Given records:
»»

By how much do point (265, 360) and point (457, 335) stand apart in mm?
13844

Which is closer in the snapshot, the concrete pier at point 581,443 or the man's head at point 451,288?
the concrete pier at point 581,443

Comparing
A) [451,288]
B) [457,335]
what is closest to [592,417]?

««

Problem details: Copy every one of the records above verbatim, keeping each line unchanged.

Reply:
By how much do point (265, 360) and point (457, 335) stand apart in mm?
13844

Which is closer in the snapshot, the concrete pier at point 581,443 or the man's head at point 451,288?
the concrete pier at point 581,443

Comparing
A) [451,288]
B) [457,335]
what is closest to [592,417]?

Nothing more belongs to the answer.